The basic idea of the RBF network is to use the Gaussian function as the basic structure of hidden layer neurons, and then
directly map the input to the hidden layer space without connecting through weights. When the center point of the RBF is determined,
the mapping relationship is also determined. The mapping from the hidden layer to the output layer is linear, that is, the output of the network is the
linear weighted sum of the outputs of all neurons in the hidden layer. In the RBF neural network, the function of the hidden layer is to
map the data from the low-dimensional space to the high-dimensional space. When the linearly inseparable data set in the low-dimensional space is converted to the high-dimensional space, a linearly
separable hyperplane can be found. For example, when the data that cannot be distinguished linearly in the two-dimensional plane is mapped
to the three-dimensional space, a plane distinction can be found, as shown in Figure 7-15.
The mapping from input to output in RBF network is nonlinear, while the output is
linear to adjustable parameters. This design allows the weights of the network to be directly solved by linear equations, thereby increasing the learning speed
and avoiding local minimum problems.
Why does the global? Near network become local? Near network after using the Gaussian function as the activation function
? Let's take a look at the image characteristics of the Gaussian function. The image of the Gaussian function conforms to the normal distribution, and the function
image is attenuated on both sides and radially symmetrical, as shown in Figure 7-16.
The hidden layer neurons of the RBF neural network use the distance between the input sample and the center vector (such as the Euclidean distance
) as the independent variable of the function.
The farther the input of a neuron is from the center of the activation function, the less activated the neuron is . This sentence can be understood as: the neurons that are closer to the input sample
will be mapped to a larger value in the role of the Gaussian formula, and the neurons can be activated at this time.
Neurons that are far away from the input sample are mapped to a value that is almost 0, that is, the neuron is not activated
, and there is no weight value that is not updated during backpropagation.
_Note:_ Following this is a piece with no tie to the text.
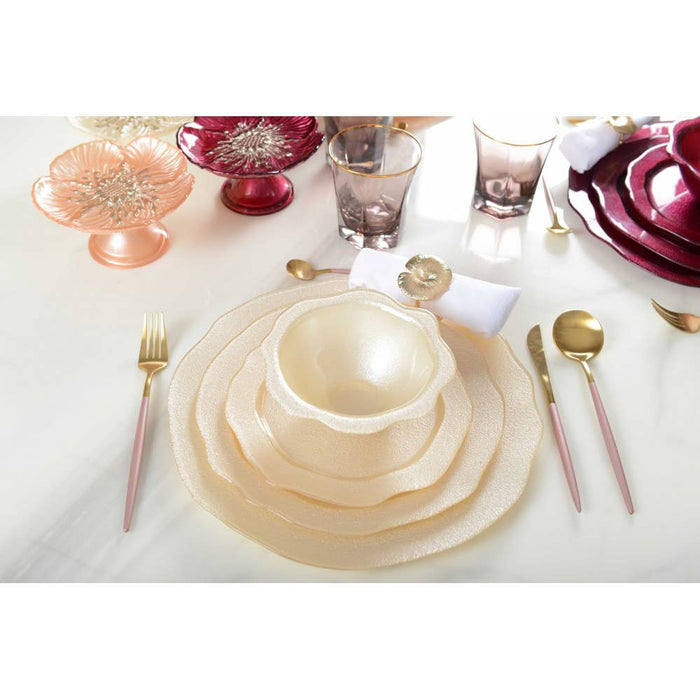 Aulica Vanilla Presentation Plate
From a global perspective, only a
part of the neurons in the network update the weights, which is the so-called local learning. It can be seen that for the RBF neural network
, the core problem is to determine the central parameters of the hidden layer neurons. The commonly used method is to directly select the central parameters from a given training sample set
according to a certain method, or obtain them by clustering.
The advantage of the RBF network is that the network can determine the corresponding topology structure according to specific problems, and has
the characteristics of self-learning, self-organization and self-adaptation. It has consistent closeness to nonlinear continuous functions,
fast learning speed, can carry out large-scale data fusion, and can process data at high speed in parallel. At present, RBF neural
network has been successfully applied
in different fields such as nonlinear function approximation, time series analysis, pattern recognition, image processing, control and fault diagnosis.
At present, the artificial neural network has achieved world-renowned achievements in some specific fields, but its learning
and training? It is often a difficult process. In order to obtain the best results, it is often necessary to repeat the experiment many
times. Therefore, the diversified application of neural networks and the mining of scenarios are inseparable from the joint
efforts of product managers and engineers. With the industry's in-depth research on neural networks and the improvement of hardware computing capabilities, it is believed that in the near future
In the near future, neural networks must have wider applications.